PASSAGE SHOWN:

>>>>>

Beyond the Electrical Field
Share Article
Her journey to becoming a writer has invariably pulled Kerri Sakamoto to the East, to the place her grandparents left, rungh caught up with Kerri as she stood on the brim of the Pacific, looking westward to the leap she was about to make.
Jagdeesh: As a writer when did that moment of self-actualisation come, that moment when you knew you wanted to be a writer?
Kerri: It's been a rambling journey that sometimes doesn't feel like a journey at all because it was interrupted at various times. In one interview that I did in New York, this journalist bluntly asked me, 'What took you so long to write this book?' I just thought, 'I don't know.' I guess I'm a slowpoke. I've only really felt comfortable enough to call myself a writer now that I've finished this book. Not so much that it was published, but I think when I finished this book and I had the manuscripts in my hands, and had the sense that I'd written this critical mass and that was the best that I could do.
Jagdeesh: The characters in your first novel are constructed from the experiences of Japanese-Canadians. In what specific way have these experiences influenced your life and your own narrative?

<<<<<

INFORMATION PROVIDED:
>>>>>

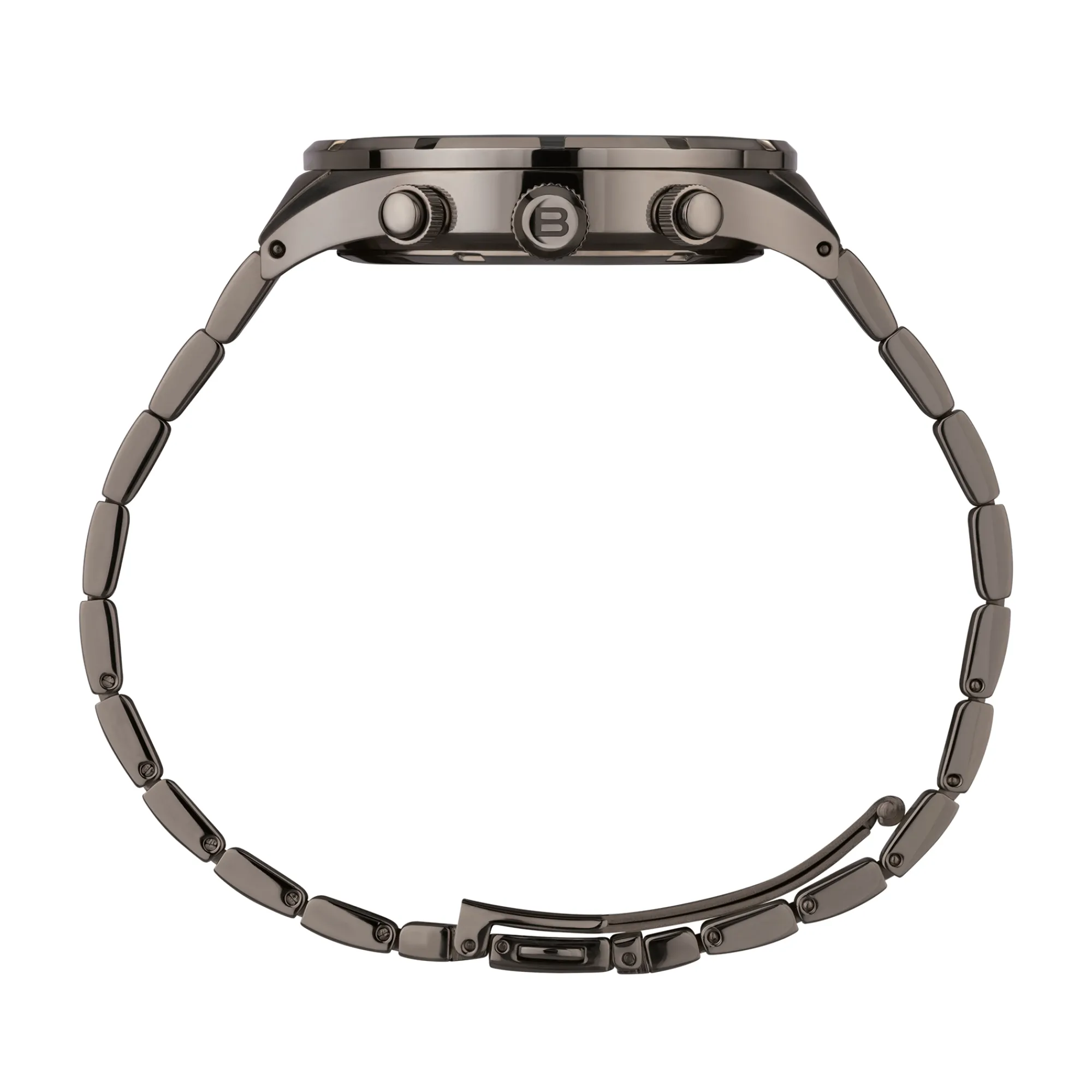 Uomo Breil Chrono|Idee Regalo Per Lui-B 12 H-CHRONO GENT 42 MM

<<<<<
>>>>>

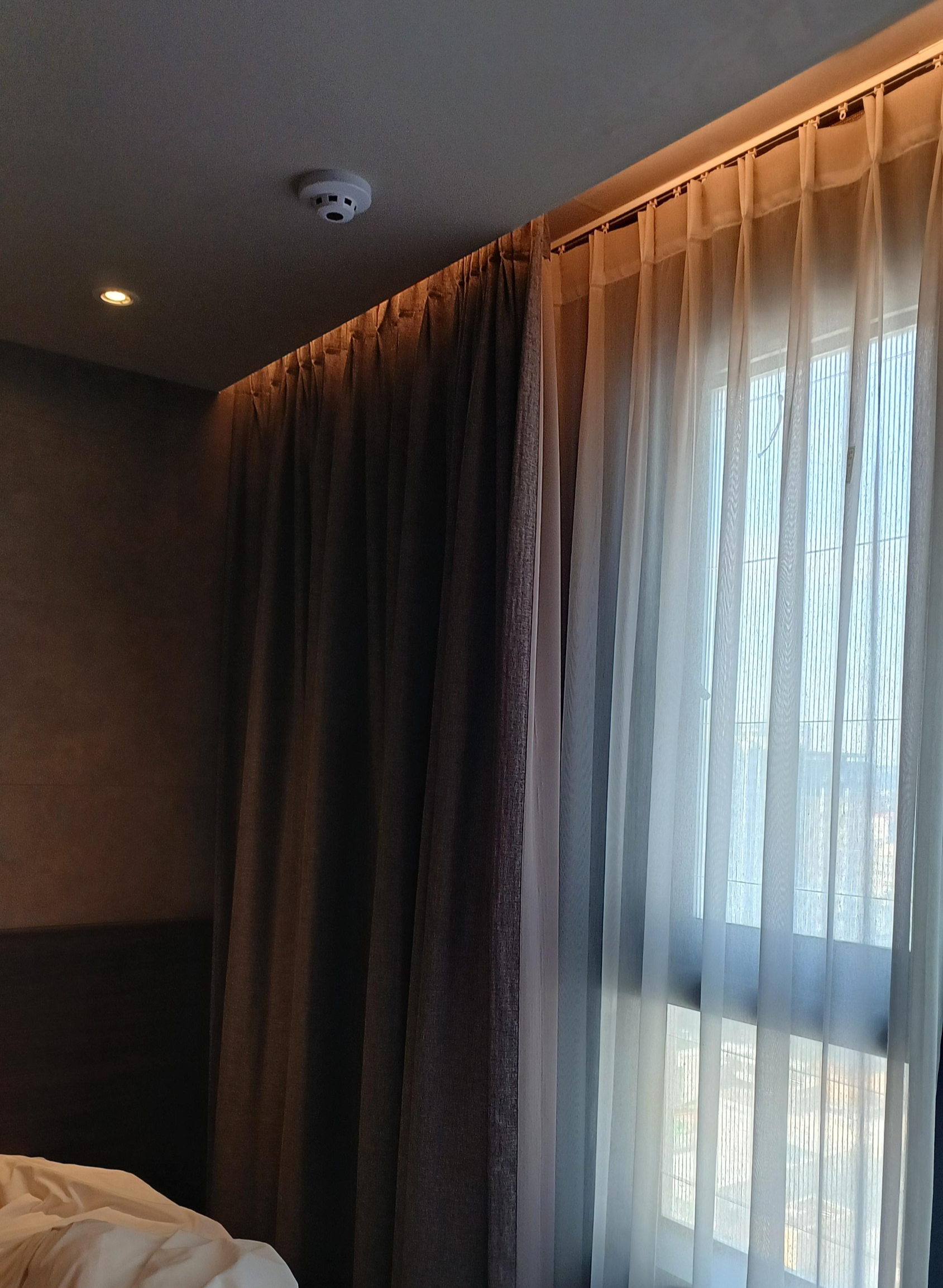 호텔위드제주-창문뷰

<<<<<

WHAT TO WORK ON: Copy the passage from the Kerri Sakamoto interview word for word, starting at "Kerri: It's been" and ending at "I could do.".

WRITTEN SOLUTION:
Kerri: It's been a rambling journey that sometimes doesn't feel like a journey at all because it was interrupted at various times. In one interview that I did in New York, this journalist bluntly asked me, 'What took you so long to write this book?' I just thought, 'I don't know.' I guess I'm a slowpoke. I've only really felt comfortable enough to call myself a writer now that I've finished this book. Not so much that it was published, but I think when I finished this book and I had the manuscripts in my hands, and had the sense that I'd written this critical mass and that was the best that I could do.